◆ YOUR GOAL:
Quote the passage below on the proposed Baltimore soccer academy verbatim, everything from "Right to Dream, a" down to "and tennis players.".

◆ PAGE EXTRACT:
Right to Dream, a soccer academy and nonprofit organization that is based in Ghana and develops young, talented soccer players, would be the primary tenant of a potential stadium in Baltimore and would operate the teams. MSA Vice President Al Tyler described the would-be Baltimore academy as “similar to an IMG Academy up north,” comparing it with the boarding school in Bradenton, Florida, for grades 6-12 known for producing college and pro baseball, basketball, football, soccer and tennis players.

The City of Baltimore and Right To Dream’s vision for a training academy would include privately funded residential and academic buildings for youth student-athletes and a publicly funded stadium owned and operated by the MSA, Tyler said.

Papadakis said the USL has been working with Right to Dream for the past few years as the nonprofit looks to expand into the U.S. and said “Right to Dream’s integration of education, sport and character development through fully funded scholarships to children is truly unique and incredibly successful.”

“After a national search, USL and Right to Dream identified Baltimore as the community with the most alignment with their mission, so we have started to engage local stakeholders, including the Maryland Stadium Authority, in an exploratory process,” he said in a statement.

◆ DATA EXTRACT:
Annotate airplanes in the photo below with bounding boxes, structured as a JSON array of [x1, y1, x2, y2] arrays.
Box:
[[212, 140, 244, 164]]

◆ CORRECT OUTPUT:
Right to Dream, a soccer academy and nonprofit organization that is based in Ghana and develops young, talented soccer players, would be the primary tenant of a potential stadium in Baltimore and would operate the teams. MSA Vice President Al Tyler described the would-be Baltimore academy as “similar to an IMG Academy up north,” comparing it with the boarding school in Bradenton, Florida, for grades 6-12 known for producing college and pro baseball, basketball, football, soccer and tennis players.